### TASK
Repeat the data in full. Every line must match.

Saved entries:
%%
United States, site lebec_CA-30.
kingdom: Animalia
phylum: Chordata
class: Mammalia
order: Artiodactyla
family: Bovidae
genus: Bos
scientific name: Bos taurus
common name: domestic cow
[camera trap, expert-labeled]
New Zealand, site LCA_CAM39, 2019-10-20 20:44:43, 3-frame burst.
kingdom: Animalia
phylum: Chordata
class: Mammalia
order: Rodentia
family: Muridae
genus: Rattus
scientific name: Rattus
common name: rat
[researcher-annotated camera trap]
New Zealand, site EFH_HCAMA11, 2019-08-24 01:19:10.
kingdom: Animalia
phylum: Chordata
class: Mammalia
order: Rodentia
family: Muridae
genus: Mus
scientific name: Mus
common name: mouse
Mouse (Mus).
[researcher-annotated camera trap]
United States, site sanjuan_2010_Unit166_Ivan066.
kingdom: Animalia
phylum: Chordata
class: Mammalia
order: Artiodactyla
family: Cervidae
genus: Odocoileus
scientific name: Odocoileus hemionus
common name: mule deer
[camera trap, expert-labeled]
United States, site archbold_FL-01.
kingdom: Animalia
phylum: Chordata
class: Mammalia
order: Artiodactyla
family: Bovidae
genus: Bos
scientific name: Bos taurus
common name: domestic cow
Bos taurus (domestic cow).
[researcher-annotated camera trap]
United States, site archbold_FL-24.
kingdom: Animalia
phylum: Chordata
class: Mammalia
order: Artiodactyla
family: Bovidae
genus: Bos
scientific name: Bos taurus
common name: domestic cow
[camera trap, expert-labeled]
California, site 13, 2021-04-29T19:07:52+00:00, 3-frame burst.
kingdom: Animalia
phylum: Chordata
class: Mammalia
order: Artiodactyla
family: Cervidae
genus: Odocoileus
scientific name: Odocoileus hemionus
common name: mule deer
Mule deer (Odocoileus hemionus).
%%
### FINISHED EXERCISE
United States, site lebec_CA-30.
kingdom: Animalia
phylum: Chordata
class: Mammalia
order: Artiodactyla
family: Bovidae
genus: Bos
scientific name: Bos taurus
common name: domestic cow
[camera trap, expert-labeled]
New Zealand, site LCA_CAM39, 2019-10-20 20:44:43, 3-frame burst.
kingdom: Animalia
phylum: Chordata
class: Mammalia
order: Rodentia
family: Muridae
genus: Rattus
scientific name: Rattus
common name: rat
[researcher-annotated camera trap]
New Zealand, site EFH_HCAMA11, 2019-08-24 01:19:10.
kingdom: Animalia
phylum: Chordata
class: Mammalia
order: Rodentia
family: Muridae
genus: Mus
scientific name: Mus
common name: mouse
Mouse (Mus).
[researcher-annotated camera trap]
United States, site sanjuan_2010_Unit166_Ivan066.
kingdom: Animalia
phylum: Chordata
class: Mammalia
order: Artiodactyla
family: Cervidae
genus: Odocoileus
scientific name: Odocoileus hemionus
common name: mule deer
[camera trap, expert-labeled]
United States, site archbold_FL-01.
kingdom: Animalia
phylum: Chordata
class: Mammalia
order: Artiodactyla
family: Bovidae
genus: Bos
scientific name: Bos taurus
common name: domestic cow
Bos taurus (domestic cow).
[researcher-annotated camera trap]
United States, site archbold_FL-24.
kingdom: Animalia
phylum: Chordata
class: Mammalia
order: Artiodactyla
family: Bovidae
genus: Bos
scientific name: Bos taurus
common name: domestic cow
[camera trap, expert-labeled]
California, site 13, 2021-04-29T19:07:52+00:00, 3-frame burst.
kingdom: Animalia
phylum: Chordata
class: Mammalia
order: Artiodactyla
family: Cervidae
genus: Odocoileus
scientific name: Odocoileus hemionus
common name: mule deer
Mule deer (Odocoileus hemionus).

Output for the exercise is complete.